**What the task requires**:
Please print the lines of the records below from the line holding "What is the exact" to the line holding "4.96 meters", inclusive, character for character and with nothing else.

**Data to use**:
# # # # # # #

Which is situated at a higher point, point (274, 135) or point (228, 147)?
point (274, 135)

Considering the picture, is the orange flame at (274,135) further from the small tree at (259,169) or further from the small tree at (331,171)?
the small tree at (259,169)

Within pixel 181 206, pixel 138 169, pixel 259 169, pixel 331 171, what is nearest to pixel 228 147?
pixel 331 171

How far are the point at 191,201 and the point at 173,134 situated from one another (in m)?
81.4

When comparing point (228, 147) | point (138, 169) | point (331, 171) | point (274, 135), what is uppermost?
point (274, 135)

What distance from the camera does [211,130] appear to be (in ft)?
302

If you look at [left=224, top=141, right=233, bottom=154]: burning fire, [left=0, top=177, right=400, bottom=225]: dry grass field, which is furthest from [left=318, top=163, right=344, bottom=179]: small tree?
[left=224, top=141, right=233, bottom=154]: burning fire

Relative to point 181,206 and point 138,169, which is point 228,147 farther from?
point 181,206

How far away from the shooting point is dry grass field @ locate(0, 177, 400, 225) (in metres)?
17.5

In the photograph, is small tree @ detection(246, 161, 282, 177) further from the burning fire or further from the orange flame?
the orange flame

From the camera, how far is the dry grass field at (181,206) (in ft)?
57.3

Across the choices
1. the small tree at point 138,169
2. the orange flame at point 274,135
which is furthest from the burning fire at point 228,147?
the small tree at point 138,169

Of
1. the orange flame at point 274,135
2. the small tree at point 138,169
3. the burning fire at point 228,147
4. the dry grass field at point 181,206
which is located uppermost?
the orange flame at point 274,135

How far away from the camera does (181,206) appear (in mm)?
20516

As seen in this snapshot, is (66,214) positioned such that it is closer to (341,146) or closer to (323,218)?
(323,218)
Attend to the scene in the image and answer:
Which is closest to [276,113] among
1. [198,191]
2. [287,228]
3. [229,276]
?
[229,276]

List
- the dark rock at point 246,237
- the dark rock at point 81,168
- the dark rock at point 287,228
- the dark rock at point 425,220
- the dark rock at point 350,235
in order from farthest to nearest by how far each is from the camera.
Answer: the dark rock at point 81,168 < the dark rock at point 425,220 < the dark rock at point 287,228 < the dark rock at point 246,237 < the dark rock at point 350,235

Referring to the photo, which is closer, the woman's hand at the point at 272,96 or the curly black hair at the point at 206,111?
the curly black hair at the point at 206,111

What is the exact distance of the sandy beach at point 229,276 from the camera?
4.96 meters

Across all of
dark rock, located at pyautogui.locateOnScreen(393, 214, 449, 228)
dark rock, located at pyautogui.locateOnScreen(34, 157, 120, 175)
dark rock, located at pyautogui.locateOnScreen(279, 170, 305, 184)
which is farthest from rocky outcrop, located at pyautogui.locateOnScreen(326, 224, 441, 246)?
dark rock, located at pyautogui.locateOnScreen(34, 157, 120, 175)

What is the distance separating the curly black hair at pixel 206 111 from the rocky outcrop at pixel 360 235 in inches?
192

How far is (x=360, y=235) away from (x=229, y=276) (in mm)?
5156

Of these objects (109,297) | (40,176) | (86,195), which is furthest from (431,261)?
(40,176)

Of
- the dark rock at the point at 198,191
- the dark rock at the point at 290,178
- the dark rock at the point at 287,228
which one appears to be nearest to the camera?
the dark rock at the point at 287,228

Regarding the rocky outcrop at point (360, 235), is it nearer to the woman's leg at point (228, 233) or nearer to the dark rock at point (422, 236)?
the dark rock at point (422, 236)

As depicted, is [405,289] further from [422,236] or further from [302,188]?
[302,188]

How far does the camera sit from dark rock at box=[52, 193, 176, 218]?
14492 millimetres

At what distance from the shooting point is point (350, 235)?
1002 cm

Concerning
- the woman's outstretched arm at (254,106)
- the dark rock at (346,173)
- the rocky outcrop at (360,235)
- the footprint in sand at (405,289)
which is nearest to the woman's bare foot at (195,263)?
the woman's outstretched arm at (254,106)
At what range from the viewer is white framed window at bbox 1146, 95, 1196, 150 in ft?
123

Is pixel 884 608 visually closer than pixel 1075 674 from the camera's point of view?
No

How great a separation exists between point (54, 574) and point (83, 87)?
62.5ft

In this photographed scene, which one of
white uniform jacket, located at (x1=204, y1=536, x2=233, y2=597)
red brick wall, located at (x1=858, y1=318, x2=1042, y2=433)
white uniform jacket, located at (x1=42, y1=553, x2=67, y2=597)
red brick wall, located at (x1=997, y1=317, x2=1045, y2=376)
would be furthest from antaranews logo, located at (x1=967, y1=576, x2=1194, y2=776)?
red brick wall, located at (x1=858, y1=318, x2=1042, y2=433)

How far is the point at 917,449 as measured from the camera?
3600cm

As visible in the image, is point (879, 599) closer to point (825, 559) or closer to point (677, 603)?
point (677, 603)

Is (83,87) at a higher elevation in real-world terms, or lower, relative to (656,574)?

# # # # # # #

**Solution**:
What is the exact distance of the sandy beach at point 229,276 from the camera?
4.96 meters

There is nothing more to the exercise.